The year 2020 has not exactly been a great one for financial stocks. Despite the overall market hitting record highs this fall, bank stocks are still lagging in terms of price recovery. JPMorgan Chase (JPM 1.14%) and Bank of America (BAC 1.40%) are down roughly 10% and 14.3% respectively in 2020, but other financial stocks that aren't banks are doing better.
For instance, financial technology stocks have had a great 2020, as companies like PayPal (PYPL -0.62%) (price up 121%) and Square (SQ -0.47%) (price up 270%) benefitted from changing trends in how consumers make transactions.
Visa (V 0.96%) is a bit of a hybrid that offers both traditional financial services and fintech services, leading to its stock gains falling somewhere in the middle -- up about 13.3% so far in 2020. Visa rewarded investors with strong gains prior to the onset of COVID-19, and like with other pandemic-beaten stocks, 2021 looks to bring improved returns. In fact, Visa has been making several changes to position itself for high growth.
Here are five things investors can expect in the coming year from the company that's everywhere.
1. A return to revenue growth
If people stop making purchases, Visa doesn't make money. During the worst of the pandemic, an economic downturn and high unemployment meant that less money was changing hands, and Visa's transaction revenue declined. Revenue dropped 17% year over year in both the fiscal 2020 third quarter (ended June 30) and the fourth quarter (ended Sept. 30).
Those drops were much better than many of its competitors, mostly because customers need to buy essentials in any environment and they were often using their credit cards to do it. Even in the second quarter (ending March 31), which included shutdowns in China and the start of some shutdowns in other global regions, Visa showed its resilience with a 7% rise in revenue.
As the world economy picks up its pace, Visa's revenue should increase as well.
2. New ways to pay
Visa has been working with retailers (especially in the U.S.) to expand the ways for customers to pay with new technology. Tap-to-pay allows customers to simply touch their card to a credit card terminal for payment, and Visa extended the technology to work with a phone or other device for easier small business contactless payment solutions.

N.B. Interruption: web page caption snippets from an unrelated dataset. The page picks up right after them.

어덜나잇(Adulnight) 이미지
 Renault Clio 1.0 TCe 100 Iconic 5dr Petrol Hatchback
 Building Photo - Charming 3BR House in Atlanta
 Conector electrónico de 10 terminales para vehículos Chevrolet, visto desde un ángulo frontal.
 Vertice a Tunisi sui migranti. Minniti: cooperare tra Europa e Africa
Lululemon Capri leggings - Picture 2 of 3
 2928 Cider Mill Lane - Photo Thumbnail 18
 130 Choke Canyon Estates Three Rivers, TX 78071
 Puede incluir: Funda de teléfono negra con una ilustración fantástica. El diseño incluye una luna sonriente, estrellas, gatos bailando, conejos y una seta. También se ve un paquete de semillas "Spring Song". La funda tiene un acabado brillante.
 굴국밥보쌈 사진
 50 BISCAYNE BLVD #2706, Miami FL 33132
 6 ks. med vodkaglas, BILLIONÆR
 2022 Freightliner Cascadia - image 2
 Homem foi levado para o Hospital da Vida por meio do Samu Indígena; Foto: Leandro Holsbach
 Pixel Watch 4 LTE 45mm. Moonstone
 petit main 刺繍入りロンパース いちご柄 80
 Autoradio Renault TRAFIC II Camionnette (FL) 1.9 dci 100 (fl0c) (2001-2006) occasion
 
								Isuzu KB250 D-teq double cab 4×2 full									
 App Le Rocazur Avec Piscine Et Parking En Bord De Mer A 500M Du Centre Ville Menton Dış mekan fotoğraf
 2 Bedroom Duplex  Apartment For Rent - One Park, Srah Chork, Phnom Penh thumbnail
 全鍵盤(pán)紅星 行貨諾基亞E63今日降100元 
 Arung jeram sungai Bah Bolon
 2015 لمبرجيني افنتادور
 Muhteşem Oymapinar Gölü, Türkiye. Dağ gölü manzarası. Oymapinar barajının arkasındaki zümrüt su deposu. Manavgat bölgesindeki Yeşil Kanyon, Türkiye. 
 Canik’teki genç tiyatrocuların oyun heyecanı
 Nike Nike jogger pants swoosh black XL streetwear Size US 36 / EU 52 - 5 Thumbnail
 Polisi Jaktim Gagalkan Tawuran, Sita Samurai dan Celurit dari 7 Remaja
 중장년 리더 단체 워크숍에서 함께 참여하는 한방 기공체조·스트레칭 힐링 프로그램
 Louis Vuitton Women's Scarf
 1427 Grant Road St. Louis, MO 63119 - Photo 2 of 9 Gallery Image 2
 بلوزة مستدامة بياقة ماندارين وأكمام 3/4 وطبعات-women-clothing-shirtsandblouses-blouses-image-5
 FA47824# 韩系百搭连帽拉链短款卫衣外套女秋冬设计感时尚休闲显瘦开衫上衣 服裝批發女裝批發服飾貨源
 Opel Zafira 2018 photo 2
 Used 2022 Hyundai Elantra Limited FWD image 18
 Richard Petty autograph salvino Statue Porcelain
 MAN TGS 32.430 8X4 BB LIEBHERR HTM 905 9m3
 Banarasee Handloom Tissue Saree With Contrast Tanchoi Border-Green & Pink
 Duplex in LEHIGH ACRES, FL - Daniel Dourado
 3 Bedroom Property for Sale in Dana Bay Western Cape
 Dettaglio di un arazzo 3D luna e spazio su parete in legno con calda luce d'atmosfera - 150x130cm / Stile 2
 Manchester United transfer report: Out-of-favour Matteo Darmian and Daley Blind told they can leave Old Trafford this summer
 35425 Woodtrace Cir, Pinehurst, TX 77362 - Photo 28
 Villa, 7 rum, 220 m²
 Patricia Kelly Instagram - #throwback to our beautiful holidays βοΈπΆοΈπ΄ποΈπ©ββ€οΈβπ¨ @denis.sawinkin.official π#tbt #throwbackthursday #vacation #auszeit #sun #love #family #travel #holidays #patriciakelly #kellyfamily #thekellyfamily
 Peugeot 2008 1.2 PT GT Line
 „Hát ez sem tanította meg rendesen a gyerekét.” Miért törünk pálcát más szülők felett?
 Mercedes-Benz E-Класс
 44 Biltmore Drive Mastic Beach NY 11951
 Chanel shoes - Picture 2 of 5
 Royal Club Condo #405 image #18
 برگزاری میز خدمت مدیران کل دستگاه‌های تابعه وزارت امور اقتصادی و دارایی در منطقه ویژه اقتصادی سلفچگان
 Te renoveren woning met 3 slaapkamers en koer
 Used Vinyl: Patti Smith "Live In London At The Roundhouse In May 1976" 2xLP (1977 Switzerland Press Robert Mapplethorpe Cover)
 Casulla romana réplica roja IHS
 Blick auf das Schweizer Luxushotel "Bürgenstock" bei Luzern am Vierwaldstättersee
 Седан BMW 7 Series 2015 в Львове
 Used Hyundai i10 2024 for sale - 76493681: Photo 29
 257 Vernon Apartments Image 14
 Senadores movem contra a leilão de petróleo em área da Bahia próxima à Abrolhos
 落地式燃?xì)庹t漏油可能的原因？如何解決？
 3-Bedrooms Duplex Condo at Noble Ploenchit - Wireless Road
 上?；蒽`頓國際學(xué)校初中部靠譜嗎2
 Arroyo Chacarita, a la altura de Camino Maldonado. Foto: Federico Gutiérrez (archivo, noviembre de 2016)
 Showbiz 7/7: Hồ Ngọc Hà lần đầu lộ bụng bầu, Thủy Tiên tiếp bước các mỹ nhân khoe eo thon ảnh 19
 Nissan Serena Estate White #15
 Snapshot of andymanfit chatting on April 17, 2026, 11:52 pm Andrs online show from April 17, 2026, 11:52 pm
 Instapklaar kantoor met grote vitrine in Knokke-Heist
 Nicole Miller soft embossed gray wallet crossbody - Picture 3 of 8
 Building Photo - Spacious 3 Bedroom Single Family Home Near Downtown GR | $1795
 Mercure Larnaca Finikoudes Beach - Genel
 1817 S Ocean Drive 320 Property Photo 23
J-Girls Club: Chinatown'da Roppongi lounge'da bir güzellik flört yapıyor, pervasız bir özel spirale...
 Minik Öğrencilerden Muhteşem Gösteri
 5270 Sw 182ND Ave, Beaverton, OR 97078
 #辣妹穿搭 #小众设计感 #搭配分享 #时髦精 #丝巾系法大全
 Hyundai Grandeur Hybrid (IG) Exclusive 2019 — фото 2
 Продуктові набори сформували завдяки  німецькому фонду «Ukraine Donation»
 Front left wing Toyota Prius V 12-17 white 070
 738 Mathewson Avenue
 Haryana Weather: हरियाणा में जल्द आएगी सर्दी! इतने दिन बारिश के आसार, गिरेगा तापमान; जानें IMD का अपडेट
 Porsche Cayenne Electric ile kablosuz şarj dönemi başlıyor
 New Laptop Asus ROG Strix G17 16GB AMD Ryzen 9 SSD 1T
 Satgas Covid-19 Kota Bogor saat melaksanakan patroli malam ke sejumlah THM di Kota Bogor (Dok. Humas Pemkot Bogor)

Along with ease of use, it also provides an added level of security as the card no longer needs to leave the cardholder's possession.
Its token program gives customers a unique, digitalized token tied to their accounts that makes payments simpler and more secure by masking the cardholder's actual account number. Ansar Ansari, senior vice president of Visa's digital payment products, said "Tokenization is one of the most effective tools Visa uses to fight fraud and improve the digital payment experience."
3. More small business solutions
Visa is helping build small businesses through its Fast Track program, which brings fintech start-ups, such as digital wallets and digital payment systems, into the Visa fold.
David Arana, CEO of Konfio, a digital payments company in the program, said, "By working with Visa and through the Fast Track program, we have been able to offer small businesses access to financial services that they're often not given."
The company has also joined its financial services rivals by offering its own set of small business solutions to empower many of its clients to leverage digital technology. It works with partner companies to offer a wide range of solutions, such as automated data reconciliations through business-to-business partner Boost, cloud accounting with FreshBooks, and payroll services with Deluxe.
4. More acquisitions
One of the ways Visa has been able to deliver all of these innovations is through smaller company acquisitions. In October, it acquired Yellow Pepper, a fintech that offers digital payment technology in Latin American markets.
Visa was planning to buy Plaid, a company that allows users to securely connect financial accounts to their apps, before the deal was struck down by a U.S. Department of Justice decision that called the partnership a monopoly.Visa is still working on salvaging the deal, which may come through in 2021.
5. Raised dividends
Visa is far from a dividend investor's dream. It pays a meager 0.6% dividend yield at the current price, way below the S&P 500 index average of 1.8%. And that's not for lack of capital, as it operates a high-margin business that generates plenty of cash.
But the company does raise its dividend annually and did so again in October despite the relatively poor revenue performance. Visa has a 24% payout ratio, which is quite sustainable, and the dividend has jumped almost 80% just in the past three years.
Visa is a great stock to hold with excellent future prospects for 2021 and beyond. It will recover along with the economy, and its focus on expanding its business means revenue has more ways to grow, resulting in higher gains for investors.